There used to be a time, in the late ’80s and early ’90s when I thought that Hugh Laurie and Stephen Fry could only be booked as an ensemble. These days, both of them seem to have done well enough on their own. Laurie appears to have become more of a star, mainly thanks to his wonderful Gregory House, M.D. (Admittedly, the series wouldn’t work without him.) Fry, on the other hand, is less visible but does more different things, a small part in a movie here, writing novels there, and voicing interplanetary repositories of knowledge in between, all of which seem to fit him quite neatly.
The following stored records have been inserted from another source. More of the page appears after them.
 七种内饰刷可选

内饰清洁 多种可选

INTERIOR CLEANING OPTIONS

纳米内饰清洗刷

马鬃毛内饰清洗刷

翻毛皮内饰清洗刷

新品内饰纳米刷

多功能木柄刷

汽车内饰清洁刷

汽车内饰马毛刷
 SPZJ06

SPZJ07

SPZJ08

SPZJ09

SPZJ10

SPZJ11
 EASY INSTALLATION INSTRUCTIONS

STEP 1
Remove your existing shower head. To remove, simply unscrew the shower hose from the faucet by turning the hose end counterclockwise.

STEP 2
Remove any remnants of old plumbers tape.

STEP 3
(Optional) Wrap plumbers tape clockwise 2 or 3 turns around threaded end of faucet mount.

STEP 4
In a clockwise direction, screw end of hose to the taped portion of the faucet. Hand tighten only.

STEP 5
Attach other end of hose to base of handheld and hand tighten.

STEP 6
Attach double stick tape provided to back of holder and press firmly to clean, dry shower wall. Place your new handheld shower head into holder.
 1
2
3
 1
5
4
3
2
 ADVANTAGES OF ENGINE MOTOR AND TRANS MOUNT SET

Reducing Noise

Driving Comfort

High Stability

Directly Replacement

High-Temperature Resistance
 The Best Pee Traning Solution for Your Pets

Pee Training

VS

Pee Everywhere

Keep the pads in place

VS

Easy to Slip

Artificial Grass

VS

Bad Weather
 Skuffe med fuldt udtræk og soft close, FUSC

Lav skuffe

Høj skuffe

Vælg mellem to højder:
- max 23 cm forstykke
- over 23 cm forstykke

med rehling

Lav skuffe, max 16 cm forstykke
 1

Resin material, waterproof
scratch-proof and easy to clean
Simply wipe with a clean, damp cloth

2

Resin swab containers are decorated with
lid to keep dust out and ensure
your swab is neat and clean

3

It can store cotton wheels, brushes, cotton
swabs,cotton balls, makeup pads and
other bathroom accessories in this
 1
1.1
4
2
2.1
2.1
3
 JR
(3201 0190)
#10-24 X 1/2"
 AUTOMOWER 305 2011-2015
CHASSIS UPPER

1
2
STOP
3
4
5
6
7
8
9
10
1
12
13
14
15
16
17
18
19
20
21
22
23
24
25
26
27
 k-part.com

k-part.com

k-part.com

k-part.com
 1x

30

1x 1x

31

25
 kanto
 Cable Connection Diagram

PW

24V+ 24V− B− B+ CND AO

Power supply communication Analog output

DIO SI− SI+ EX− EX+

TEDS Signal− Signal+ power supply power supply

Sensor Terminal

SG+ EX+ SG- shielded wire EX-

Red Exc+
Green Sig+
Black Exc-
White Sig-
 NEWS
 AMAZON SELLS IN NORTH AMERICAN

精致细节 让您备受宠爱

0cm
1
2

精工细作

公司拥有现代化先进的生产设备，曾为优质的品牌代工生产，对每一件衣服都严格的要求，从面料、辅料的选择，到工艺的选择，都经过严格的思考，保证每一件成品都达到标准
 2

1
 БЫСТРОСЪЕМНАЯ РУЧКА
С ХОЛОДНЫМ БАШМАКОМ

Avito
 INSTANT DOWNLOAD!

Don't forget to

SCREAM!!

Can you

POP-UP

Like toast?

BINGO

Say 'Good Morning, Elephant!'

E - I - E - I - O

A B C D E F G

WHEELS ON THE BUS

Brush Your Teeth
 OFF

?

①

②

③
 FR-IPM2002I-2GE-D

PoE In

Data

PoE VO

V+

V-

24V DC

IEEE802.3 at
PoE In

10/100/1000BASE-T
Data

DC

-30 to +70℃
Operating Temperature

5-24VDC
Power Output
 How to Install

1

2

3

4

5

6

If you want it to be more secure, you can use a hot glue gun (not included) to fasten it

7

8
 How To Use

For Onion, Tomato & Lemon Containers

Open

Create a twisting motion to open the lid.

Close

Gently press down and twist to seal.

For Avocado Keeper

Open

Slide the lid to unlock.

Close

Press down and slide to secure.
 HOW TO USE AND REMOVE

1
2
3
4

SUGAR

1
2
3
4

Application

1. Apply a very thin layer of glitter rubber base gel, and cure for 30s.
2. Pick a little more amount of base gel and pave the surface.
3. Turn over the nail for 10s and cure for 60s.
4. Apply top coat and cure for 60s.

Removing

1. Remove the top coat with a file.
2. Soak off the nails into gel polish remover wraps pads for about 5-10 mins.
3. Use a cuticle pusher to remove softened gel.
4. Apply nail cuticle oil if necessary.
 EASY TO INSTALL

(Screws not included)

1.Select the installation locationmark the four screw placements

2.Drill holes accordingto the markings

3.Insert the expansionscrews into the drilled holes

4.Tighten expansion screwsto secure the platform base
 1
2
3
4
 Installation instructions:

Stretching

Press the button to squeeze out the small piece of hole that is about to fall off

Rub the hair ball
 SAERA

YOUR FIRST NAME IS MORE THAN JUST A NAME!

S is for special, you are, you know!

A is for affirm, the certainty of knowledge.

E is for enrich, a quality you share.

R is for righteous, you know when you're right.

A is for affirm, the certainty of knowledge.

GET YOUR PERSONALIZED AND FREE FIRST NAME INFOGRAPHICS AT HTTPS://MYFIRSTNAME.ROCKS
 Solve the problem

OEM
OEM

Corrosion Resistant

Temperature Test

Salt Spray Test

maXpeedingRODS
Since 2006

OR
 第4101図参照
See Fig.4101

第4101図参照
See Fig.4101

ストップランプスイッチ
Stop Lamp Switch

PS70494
We watched Wilde yesterday, a film for which I had fairly high expectations. Unfortunately, for me the high point of the film was seeing a teensy, pixie-ish Orlando “Not an elf yet” Bloom playing a rent boy, wearing a bowler hat twice his size. No, that’s not quite true. (Well, the bit about the bowler hat is.) Wilde isn’t a bad film: the acting’s quite good, as is to be expected with such a distinguished cast, and it’s handsomely made. But it’s basically a run-of-the-mill, all too earnest (the pun is accidental) period drama, the only difference being that the tasteful sex scenes are between men. There’s a German word that can’t really be translated – betulich – that fits the film, in my opinion. It roughly means “staid”, “respectable”, “well-meaning”. Is this what a Wilde biopic, or indeed any film, should be?

The problem mainly lies with the script. The characters are clear-cut from the beginning and remain static throughout. Oscar is sweet, witty, but too much of a doe-eyed romantic when it comes to beautiful young men. Bosie is a shallow, callous narcissist. Oscar’s wife Constance is hard done by, but loyal. The closest the film comes to character development is when one of the protagonists grows a moustache.

And while I didn’t watch the film for hot, sweaty man-on-man action, is it too much to ask that the homoerotic scenes are actually erotic? The sex scenes are entirely too coy. (There is one ironic camera pan from a Wilde coupling to the window drapes swaying in the wind, although that was perhaps the only glint of visual wit in the film.) As a result of the movie’s consistent respectability, there’s no sense of outrage at the late Victorian homophobia and hypocrisy, just a passive acceptance of Oscar’s inevitable fate, reinforced by the film’s score working hard to make it clear that we’re watching something tragic.

Oscar Wilde, looking stylishly bored

Finally, the film succeeded most in making me think that Oscar Wilde, for all his sparkling wit, may have been a sad bore. A nice guy, surely, and very sweet, but in the end faintly pathetic and faintly boring. Like one of his aphorisms on yet another souvenir mug sold cheaply.